**Exercise task**
Exclude the pictures and return every line exactly as written.
☆ ☆ ☆
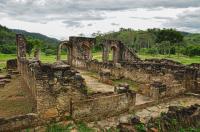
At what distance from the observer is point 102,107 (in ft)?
38.7

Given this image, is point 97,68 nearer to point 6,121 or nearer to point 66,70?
point 66,70

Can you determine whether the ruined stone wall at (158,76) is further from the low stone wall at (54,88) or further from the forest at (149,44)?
the forest at (149,44)

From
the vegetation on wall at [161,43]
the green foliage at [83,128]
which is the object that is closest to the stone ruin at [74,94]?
the green foliage at [83,128]

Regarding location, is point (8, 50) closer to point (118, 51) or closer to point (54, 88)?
point (118, 51)

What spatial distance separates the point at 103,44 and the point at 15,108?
1870cm

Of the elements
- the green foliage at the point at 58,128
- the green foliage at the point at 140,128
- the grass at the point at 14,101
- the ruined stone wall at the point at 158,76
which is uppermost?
the ruined stone wall at the point at 158,76

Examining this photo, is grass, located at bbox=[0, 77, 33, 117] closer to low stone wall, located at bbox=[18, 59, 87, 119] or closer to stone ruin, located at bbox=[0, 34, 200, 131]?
stone ruin, located at bbox=[0, 34, 200, 131]

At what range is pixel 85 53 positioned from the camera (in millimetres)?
30156

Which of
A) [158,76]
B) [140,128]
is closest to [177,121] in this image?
[140,128]

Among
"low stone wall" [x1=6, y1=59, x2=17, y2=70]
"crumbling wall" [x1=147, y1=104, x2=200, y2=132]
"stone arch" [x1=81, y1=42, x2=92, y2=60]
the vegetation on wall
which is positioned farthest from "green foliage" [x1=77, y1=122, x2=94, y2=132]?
the vegetation on wall

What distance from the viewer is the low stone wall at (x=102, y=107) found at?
1126cm

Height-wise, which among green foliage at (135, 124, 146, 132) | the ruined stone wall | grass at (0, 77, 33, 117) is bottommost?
green foliage at (135, 124, 146, 132)

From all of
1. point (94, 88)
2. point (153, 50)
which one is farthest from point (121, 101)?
point (153, 50)

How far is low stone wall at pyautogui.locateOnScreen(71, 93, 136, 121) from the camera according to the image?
1126cm
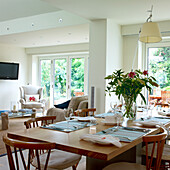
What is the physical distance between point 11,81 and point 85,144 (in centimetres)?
812

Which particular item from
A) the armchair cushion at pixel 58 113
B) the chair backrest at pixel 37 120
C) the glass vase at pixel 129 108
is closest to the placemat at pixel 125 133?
the glass vase at pixel 129 108

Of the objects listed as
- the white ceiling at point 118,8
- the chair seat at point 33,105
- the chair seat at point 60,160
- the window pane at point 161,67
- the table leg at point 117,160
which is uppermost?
the white ceiling at point 118,8

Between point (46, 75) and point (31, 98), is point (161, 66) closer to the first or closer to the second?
point (31, 98)

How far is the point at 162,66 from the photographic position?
580 cm

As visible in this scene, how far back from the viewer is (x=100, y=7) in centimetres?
425

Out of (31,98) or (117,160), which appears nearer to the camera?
(117,160)

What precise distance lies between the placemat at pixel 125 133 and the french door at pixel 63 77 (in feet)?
21.4

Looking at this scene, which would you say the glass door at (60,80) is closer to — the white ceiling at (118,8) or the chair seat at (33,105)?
the chair seat at (33,105)

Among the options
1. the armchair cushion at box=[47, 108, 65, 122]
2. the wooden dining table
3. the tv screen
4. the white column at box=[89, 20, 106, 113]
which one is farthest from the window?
the tv screen

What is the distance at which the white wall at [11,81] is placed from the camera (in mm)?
9016

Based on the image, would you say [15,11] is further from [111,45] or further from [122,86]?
[122,86]

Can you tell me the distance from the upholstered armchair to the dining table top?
597 centimetres

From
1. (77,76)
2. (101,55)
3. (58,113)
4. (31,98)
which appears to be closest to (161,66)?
(101,55)

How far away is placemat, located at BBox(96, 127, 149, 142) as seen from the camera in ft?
6.12
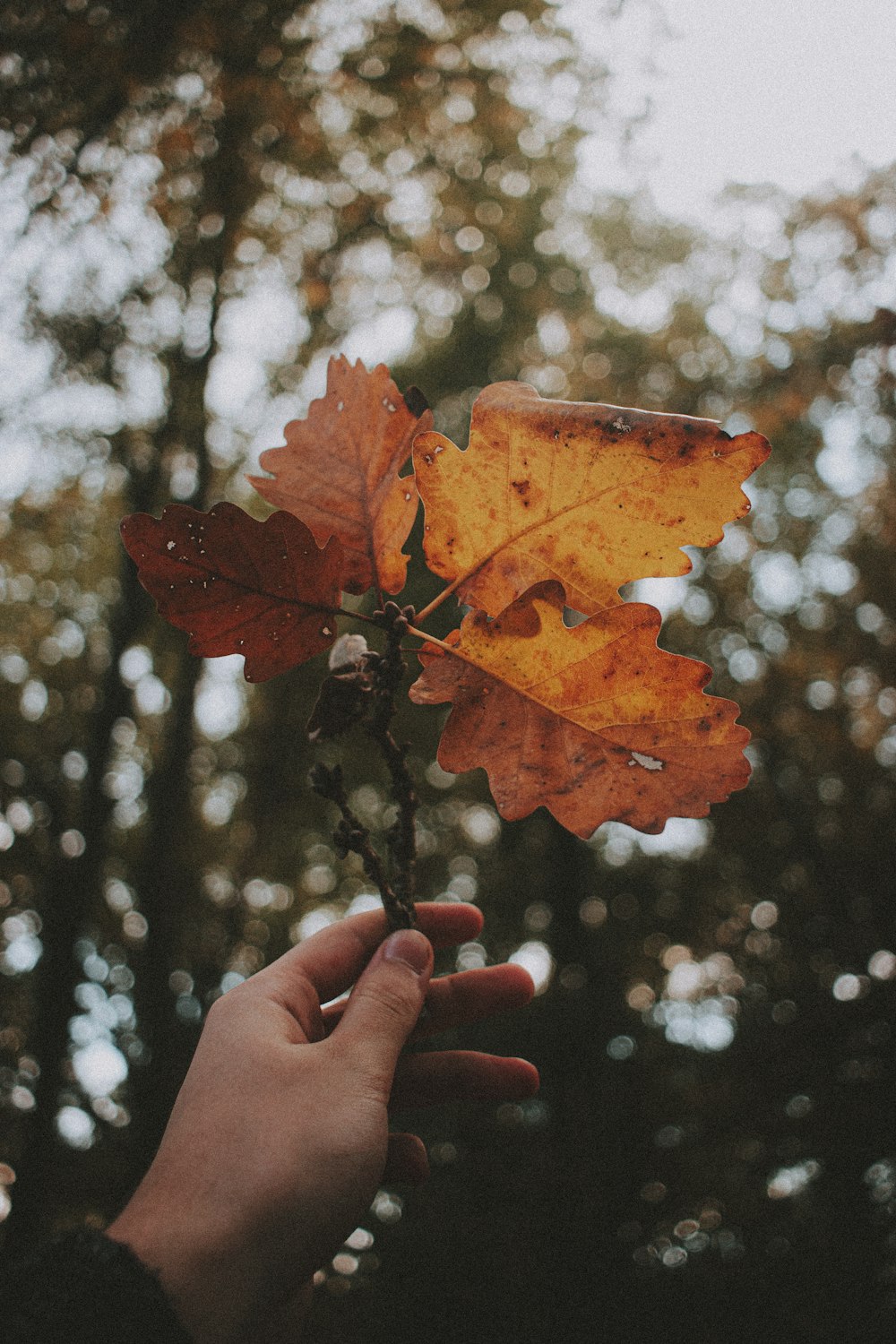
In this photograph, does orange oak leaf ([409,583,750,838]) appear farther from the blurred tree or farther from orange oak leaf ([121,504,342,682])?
the blurred tree

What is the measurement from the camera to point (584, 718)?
3.64ft

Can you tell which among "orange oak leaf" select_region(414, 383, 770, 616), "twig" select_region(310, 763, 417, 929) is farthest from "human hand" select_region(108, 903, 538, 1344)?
"orange oak leaf" select_region(414, 383, 770, 616)

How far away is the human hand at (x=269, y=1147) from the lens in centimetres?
☆ ☆ ☆
**Finished answer**
At what distance from the observer is point 102,107 (in ft)?
38.7

Given this image, is point 97,68 nearer to point 6,121 or nearer to point 66,70?
point 66,70

Can you determine whether the ruined stone wall at (158,76) is further from the low stone wall at (54,88) or further from the forest at (149,44)?
the forest at (149,44)

From
the vegetation on wall at [161,43]
the green foliage at [83,128]
which is the object that is closest to the stone ruin at [74,94]?
the green foliage at [83,128]

Regarding location, is point (8, 50) closer to point (118, 51) or closer to point (54, 88)?
point (118, 51)

What spatial distance separates the point at 103,44 and the point at 15,108?
1870cm

Of the elements
- the green foliage at the point at 58,128
- the green foliage at the point at 140,128
- the grass at the point at 14,101
- the ruined stone wall at the point at 158,76
which is uppermost?
the ruined stone wall at the point at 158,76

Examining this photo, is grass, located at bbox=[0, 77, 33, 117] closer to low stone wall, located at bbox=[18, 59, 87, 119] or closer to stone ruin, located at bbox=[0, 34, 200, 131]?
stone ruin, located at bbox=[0, 34, 200, 131]

At what range is pixel 85 53 positioned from the camera (in millimetres)?
30156

Which of
A) [158,76]
B) [140,128]
is closest to [177,121] in this image?
[140,128]

Among
"low stone wall" [x1=6, y1=59, x2=17, y2=70]
"crumbling wall" [x1=147, y1=104, x2=200, y2=132]
"stone arch" [x1=81, y1=42, x2=92, y2=60]
the vegetation on wall
which is positioned farthest from "green foliage" [x1=77, y1=122, x2=94, y2=132]?
the vegetation on wall

What distance from the viewer is the low stone wall at (x=102, y=107) found at?
1126cm

Height-wise, which among green foliage at (135, 124, 146, 132) | the ruined stone wall | grass at (0, 77, 33, 117) is bottommost?
green foliage at (135, 124, 146, 132)

From all of
1. point (94, 88)
2. point (153, 50)
which one is farthest from point (121, 101)?
point (153, 50)

How far is low stone wall at pyautogui.locateOnScreen(71, 93, 136, 121) from the camera according to the image?
1126cm
What is the physical distance between point 11,81 and point 85,144 (in centimetres)?
812

Which particular item from
A) the armchair cushion at pixel 58 113
B) the chair backrest at pixel 37 120
C) the glass vase at pixel 129 108
is closest to the placemat at pixel 125 133?
the glass vase at pixel 129 108

Of the objects listed as
- the white ceiling at point 118,8
- the chair seat at point 33,105
- the chair seat at point 60,160
- the window pane at point 161,67
- the table leg at point 117,160
which is uppermost?
the white ceiling at point 118,8

Between point (46, 75) and point (31, 98), is point (161, 66) closer to the first or closer to the second?
point (31, 98)

How far is the point at 162,66 from the photographic position?
580 cm

As visible in this scene, how far back from the viewer is (x=100, y=7) in centimetres?
425

Out of (31,98) or (117,160), which appears nearer to the camera?
(117,160)

What precise distance lies between the placemat at pixel 125 133 and the french door at pixel 63 77 (in feet)?
21.4

Looking at this scene, which would you say the glass door at (60,80) is closer to — the white ceiling at (118,8) or the chair seat at (33,105)?
the chair seat at (33,105)

Among the options
1. the armchair cushion at box=[47, 108, 65, 122]
2. the wooden dining table
3. the tv screen
4. the white column at box=[89, 20, 106, 113]
which one is farthest from the window?
the tv screen

What is the distance at which the white wall at [11,81] is placed from the camera (in mm)?
9016

Based on the image, would you say [15,11] is further from [111,45] or further from [122,86]?
[122,86]

Can you tell me the distance from the upholstered armchair to the dining table top?
597 centimetres

From
1. (77,76)
2. (101,55)
3. (58,113)
4. (31,98)
which appears to be closest to (161,66)?
(101,55)

How far away is placemat, located at BBox(96, 127, 149, 142) as seen from the camera in ft?
6.12
In this photograph, does orange oak leaf ([409,583,750,838]) appear farther from the blurred tree or farther from orange oak leaf ([121,504,342,682])?
the blurred tree

What is the measurement from the camera to point (584, 718)?
3.64ft

Can you tell which among "orange oak leaf" select_region(414, 383, 770, 616), "twig" select_region(310, 763, 417, 929) is farthest from "human hand" select_region(108, 903, 538, 1344)?
"orange oak leaf" select_region(414, 383, 770, 616)

How far away is the human hand at (x=269, y=1147) from the lens in centimetres?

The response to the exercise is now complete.